Khaleesi moaned and closed her eyes. Jackie wondered if Khaleesi was injured worse than she seemed, but then she began to feel woozy herself. She rubbed her eyes and shook her head. She glanced at the wrapper from Lefty’s rations, started to put the pieces together, and passed out.

She woke standing in a room. Maybe. Is this a room? She wondered. She felt confined, certainly, but could not make out any walls or ceilings around her. She started to walk – forward? Hard to tell in this directionless place – and her steps echoed as if she were in a wet cave.

“Jackie.”

The voice echoed and felt as if it was coming from all around her.

“You found my book.”

She looked left, right, and behind her. She could still make no sense of where she was, or how she had gotten there.

“Why did you write it down?” she asked.

“What I did… it couldn’t be forgotten. I thought it was necessary, yes,” her grandfather’s voice responded, “but I am accountable for it. If I have a legacy of any kind, it has to include the good and the bad.”

“I didn’t understand when the spirit showed it to me,” Jackie said, “but now I see. You had to do it. It was us or Columbus.”

“No, Jackie,” Prent said. “I was wrong.”

“How were you wrong? The MLS told you – help them move the Crew and you get a team.”

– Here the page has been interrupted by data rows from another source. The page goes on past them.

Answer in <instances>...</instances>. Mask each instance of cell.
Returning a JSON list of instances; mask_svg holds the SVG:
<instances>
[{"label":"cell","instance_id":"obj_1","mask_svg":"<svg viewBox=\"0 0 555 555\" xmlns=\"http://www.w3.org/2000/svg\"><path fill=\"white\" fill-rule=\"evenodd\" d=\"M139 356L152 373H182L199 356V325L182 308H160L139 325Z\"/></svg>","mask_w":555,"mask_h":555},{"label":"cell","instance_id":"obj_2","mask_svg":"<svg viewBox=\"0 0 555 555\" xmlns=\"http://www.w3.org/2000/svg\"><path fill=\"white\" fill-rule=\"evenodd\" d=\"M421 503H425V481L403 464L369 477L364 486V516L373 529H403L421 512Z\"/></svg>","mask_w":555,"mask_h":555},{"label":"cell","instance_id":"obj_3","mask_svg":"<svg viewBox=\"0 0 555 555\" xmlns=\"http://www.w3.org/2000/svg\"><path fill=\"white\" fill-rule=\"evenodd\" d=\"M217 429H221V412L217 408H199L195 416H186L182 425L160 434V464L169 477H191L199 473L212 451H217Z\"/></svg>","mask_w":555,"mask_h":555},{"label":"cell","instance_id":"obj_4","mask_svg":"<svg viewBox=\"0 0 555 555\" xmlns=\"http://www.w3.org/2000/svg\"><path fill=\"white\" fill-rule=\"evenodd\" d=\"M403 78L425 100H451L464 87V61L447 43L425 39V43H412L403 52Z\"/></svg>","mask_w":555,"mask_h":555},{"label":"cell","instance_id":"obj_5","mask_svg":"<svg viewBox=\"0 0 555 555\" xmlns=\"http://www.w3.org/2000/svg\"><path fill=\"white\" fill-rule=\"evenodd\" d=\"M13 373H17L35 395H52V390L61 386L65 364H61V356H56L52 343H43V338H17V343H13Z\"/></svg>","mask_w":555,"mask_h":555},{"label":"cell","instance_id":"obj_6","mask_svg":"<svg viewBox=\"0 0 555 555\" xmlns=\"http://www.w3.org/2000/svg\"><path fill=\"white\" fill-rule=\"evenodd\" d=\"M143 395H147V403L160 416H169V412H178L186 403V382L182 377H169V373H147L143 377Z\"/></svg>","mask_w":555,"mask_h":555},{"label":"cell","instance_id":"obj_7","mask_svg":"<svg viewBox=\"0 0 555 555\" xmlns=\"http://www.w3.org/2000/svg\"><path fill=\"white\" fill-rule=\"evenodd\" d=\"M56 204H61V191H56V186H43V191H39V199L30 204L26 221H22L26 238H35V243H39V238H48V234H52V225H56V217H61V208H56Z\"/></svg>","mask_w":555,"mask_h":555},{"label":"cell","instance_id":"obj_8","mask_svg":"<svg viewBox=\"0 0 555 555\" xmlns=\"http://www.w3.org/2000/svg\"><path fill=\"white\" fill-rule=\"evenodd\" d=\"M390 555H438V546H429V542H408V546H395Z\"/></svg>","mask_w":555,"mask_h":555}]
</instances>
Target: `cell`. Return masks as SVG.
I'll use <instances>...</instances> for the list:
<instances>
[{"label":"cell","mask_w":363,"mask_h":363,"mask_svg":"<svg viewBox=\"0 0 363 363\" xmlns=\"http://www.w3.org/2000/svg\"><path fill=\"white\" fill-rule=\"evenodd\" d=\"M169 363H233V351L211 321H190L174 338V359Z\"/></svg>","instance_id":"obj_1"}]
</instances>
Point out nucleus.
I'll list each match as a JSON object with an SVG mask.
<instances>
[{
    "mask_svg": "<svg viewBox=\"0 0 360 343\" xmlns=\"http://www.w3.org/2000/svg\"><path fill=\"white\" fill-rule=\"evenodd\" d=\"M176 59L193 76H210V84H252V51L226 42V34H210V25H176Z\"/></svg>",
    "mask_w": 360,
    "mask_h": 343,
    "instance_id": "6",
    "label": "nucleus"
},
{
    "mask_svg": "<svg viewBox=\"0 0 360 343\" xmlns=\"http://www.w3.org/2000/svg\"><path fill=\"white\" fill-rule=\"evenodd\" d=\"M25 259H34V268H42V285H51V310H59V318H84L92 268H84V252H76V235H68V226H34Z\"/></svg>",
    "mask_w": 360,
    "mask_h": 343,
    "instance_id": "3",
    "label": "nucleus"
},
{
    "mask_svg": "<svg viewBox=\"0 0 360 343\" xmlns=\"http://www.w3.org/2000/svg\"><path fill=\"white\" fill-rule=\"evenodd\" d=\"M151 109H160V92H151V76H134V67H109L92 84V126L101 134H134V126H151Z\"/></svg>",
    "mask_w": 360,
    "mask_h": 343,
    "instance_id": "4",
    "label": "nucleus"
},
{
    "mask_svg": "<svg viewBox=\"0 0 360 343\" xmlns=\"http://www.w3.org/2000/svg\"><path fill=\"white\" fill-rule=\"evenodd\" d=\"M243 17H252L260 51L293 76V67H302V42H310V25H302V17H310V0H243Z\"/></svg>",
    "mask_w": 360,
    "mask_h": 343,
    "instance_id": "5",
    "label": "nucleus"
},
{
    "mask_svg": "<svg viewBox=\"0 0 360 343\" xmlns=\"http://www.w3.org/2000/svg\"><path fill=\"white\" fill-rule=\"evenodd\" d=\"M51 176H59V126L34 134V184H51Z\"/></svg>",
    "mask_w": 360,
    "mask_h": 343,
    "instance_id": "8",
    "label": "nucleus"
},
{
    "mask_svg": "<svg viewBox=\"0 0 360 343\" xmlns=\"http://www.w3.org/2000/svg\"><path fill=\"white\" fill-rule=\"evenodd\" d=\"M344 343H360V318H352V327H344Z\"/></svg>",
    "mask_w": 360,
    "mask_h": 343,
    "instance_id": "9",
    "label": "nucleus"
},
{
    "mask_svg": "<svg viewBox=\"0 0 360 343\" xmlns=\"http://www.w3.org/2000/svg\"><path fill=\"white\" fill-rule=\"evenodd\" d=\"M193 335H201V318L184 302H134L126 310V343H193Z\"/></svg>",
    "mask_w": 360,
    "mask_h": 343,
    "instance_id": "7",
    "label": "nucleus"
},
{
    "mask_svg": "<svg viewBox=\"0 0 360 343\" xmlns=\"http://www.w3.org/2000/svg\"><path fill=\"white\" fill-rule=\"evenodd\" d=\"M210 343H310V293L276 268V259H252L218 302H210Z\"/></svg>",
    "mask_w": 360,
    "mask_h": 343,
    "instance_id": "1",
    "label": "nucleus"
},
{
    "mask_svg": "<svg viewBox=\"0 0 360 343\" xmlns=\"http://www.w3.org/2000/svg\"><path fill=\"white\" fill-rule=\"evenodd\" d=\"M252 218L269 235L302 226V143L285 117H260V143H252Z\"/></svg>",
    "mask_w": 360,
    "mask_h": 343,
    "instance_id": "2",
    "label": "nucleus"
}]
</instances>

“You don’t have to take the first offer, Jackie. You can get where you want to be without losing who you are. You just have to know yourself, and to be undeniable.”

Jackie thought for a moment, not fully understanding. Or maybe she understood, and things just weren’t that complicated.

“So,” she said, “what am I supposed to do?”

“Reclaim your identity. Reclaim the club, the city’s identity.”

“How?”

“Use the book.”

Jackie sat up. Suddenly, she was back in the desert, no longer standing. Khaleesi was still asleep next to her.

Lefty arrived, unable to hide her surprise that Jackie was awake. She will see when others can’t, Lefty thought to herself, remembering again the prophecy. Lefty then collected herself.

“Jackie, the rest of the group is behind me in a new carrier,” Lefty said. “We can still make the game, but I am afraid the group will not be 100 percent.”

“No,” Jackie responded. “Let everyone rest up. We won’t be making the game.” Jackie knew that Brenner Standish and his faction would come after her for missing the game, but that would be a fight for another day.

Lefty was shocked. She had never known an SG leader to put the health of her members above the game. Jackie stood up, walked to Lefty, and handed her the empty rations wrappers.

“I hope you can do something with these. I don’t like to litter.”

******************************************

Back at Jackie’s apartment, on her nightstand, Prent’s journal flung itself open. The pages fluttered back and forth, until they settled where they wanted. On that page was Prent’s description of sabotaging the striker’s car, preventing him from making the U.S. Open Cup game against Columbus. If anyone had been looking at the journal in that moment, however, they would have seem something strange.

The words on the page, written in permanent black ink, disappeared. Then they reappeared, but flickering, as if they were deciding whether to stay or go. Before any decision was made, the book slammed itself shut.